En un mundo en el que se refuerzan los individualismos y la segregación, resulta muy difícil hacerle lugar a una soledad que se vuelve, muchas veces, necesaria. Por eso no se puede hablar de la soledad, sino, como hace Anne Dufourmantelle en Elogio del riesgo, de soledades en plural. Allí dice que hay una soledad que es el nombre “de este pánico lento que gana el cuerpo entero hasta la parálisis, cuando ya ni siquiera sabemos cuál es el nombre del amor. Quizás allí pueda aparecer otro momento del mundo”. Hay una soledad insoportable, esa que Saer menciona como sorpresiva, la que Villariño refiere como mayor. Pero hay también otras. Hay, sigue Dufourmantelle, “una cierta soledad que no sea hiriente y que permita escribir y amar. Y sufrir también, pero con gracia, ligereza (...). Pues una cierta soledad es el punto de eclosión obligado, saturado de la creación. No se crea ninguna obra fuera de este punto de soledad”. Esto me lleva a su vez a una de mis ideas preferidas de Roland Barthes: “estar con quien se ama y pensar en otra cosa: es de esta manera como tengo los mejores pensamientos, como invento lo mejor”. Es la soledad que se desliza en lo que Jean Allouch sugiere: “Amar es dejar al otro estar solo. Efectivamente solo, y a pesar de todo amado”. O cuando dice “la posibilidad de amar le deja al amado su soledad, le ofrece su soledad. Mi soledad propicia ser amado y ser amado propicia mi soledad, es una situación un poco paradójica: el estar solo es lo que permite que yo sea amado, pero el ser amado es lo que permite, también, que yo pueda estar solo”.

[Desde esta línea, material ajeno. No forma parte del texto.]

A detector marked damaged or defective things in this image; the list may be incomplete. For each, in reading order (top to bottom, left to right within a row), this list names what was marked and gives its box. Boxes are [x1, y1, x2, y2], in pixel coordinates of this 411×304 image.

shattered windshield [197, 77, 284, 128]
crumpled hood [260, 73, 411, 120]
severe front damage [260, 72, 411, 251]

Nicolás Vallejo, uno de los que mejor leen a J.B Pontalis, me acercó esta cita: “el sufrimiento físico o también moral, incluso cuando invade nuestro cuerpo, no se comparte. Se experimenta en extrema soledad, no importa cuán atentos o compasivos puedan ser nuestros seres queridos”. Por eso resulta tan hostil cuando alguien quiere “ponerse en nuestro lugar”, porque nos saca de ahí. Son pocas las personas que saben respetar esa soledad del sufrimiento del otro. Hay un instante en que “la apariencia de compañía”, como dice Saer, cae. Es el instante en el que aparece, como diría Donald Winnicott, “la capacidad para estar a solas”. 

Una de las tantas cosas que la experiencia del análisis hizo en mí fue suscitar la posibilidad de habitar una soledad sin padecerla, sin inquietarme, sin que implique una situación de crisis; habitar una especie de soledad amorosa. Me gusta mucho esa soledad que puede construirse aun, o sobre todo, cuando se está con el otro, y que quizás sea la más difícil de lograr. ¿Cómo hacer para habitar la soledad estando con otros? ¿Cómo vivir juntos sin renunciar a nuestra soledad?